#### Exercise requirements:
Render the following material again verbatim, leaving nothing out.

::::

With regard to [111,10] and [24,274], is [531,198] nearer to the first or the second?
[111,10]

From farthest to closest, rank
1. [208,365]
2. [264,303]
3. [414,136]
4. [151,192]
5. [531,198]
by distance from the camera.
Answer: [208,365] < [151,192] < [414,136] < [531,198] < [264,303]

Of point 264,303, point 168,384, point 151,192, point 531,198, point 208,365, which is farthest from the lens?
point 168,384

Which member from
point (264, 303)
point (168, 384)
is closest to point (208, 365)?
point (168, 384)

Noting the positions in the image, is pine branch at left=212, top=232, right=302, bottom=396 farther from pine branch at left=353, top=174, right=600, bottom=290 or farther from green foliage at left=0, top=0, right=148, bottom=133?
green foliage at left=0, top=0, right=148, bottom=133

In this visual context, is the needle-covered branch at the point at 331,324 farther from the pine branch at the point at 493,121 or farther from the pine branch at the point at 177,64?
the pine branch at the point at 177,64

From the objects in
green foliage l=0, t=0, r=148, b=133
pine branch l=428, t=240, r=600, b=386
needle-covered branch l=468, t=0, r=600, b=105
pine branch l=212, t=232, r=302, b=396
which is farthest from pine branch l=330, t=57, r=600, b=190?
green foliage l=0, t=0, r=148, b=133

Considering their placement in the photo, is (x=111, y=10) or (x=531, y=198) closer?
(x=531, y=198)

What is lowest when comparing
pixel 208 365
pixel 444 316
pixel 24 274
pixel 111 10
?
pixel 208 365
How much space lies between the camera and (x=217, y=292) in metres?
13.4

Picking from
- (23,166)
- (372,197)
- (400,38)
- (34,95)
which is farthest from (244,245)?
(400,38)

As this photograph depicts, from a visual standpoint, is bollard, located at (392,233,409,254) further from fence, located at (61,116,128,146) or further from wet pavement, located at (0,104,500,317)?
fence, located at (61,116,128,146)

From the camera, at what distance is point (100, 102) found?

::::

#### Task solution:
With regard to [111,10] and [24,274], is [531,198] nearer to the first or the second?
[111,10]

From farthest to closest, rank
1. [208,365]
2. [264,303]
3. [414,136]
4. [151,192]
5. [531,198]
by distance from the camera.
Answer: [208,365] < [151,192] < [414,136] < [531,198] < [264,303]

Of point 264,303, point 168,384, point 151,192, point 531,198, point 208,365, which is farthest from the lens?
point 168,384

Which member from
point (264, 303)
point (168, 384)
is closest to point (208, 365)?
point (168, 384)

Noting the positions in the image, is pine branch at left=212, top=232, right=302, bottom=396 farther from pine branch at left=353, top=174, right=600, bottom=290 or farther from green foliage at left=0, top=0, right=148, bottom=133?
green foliage at left=0, top=0, right=148, bottom=133

In this visual context, is the needle-covered branch at the point at 331,324 farther from the pine branch at the point at 493,121 or farther from the pine branch at the point at 177,64?
the pine branch at the point at 177,64

From the objects in
green foliage l=0, t=0, r=148, b=133
pine branch l=428, t=240, r=600, b=386
needle-covered branch l=468, t=0, r=600, b=105
pine branch l=212, t=232, r=302, b=396
which is farthest from pine branch l=330, t=57, r=600, b=190?
green foliage l=0, t=0, r=148, b=133

Considering their placement in the photo, is (x=111, y=10) or (x=531, y=198) closer?
(x=531, y=198)

What is lowest when comparing
pixel 208 365
pixel 444 316
pixel 24 274
pixel 111 10
?
pixel 208 365
How much space lies between the camera and (x=217, y=292) in metres?
13.4

Picking from
- (23,166)
- (372,197)
- (400,38)
- (34,95)
which is farthest from (244,245)?
(400,38)

As this photograph depicts, from a visual standpoint, is bollard, located at (392,233,409,254) further from fence, located at (61,116,128,146) or further from wet pavement, located at (0,104,500,317)?
fence, located at (61,116,128,146)

From the camera, at what distance is point (100, 102) found?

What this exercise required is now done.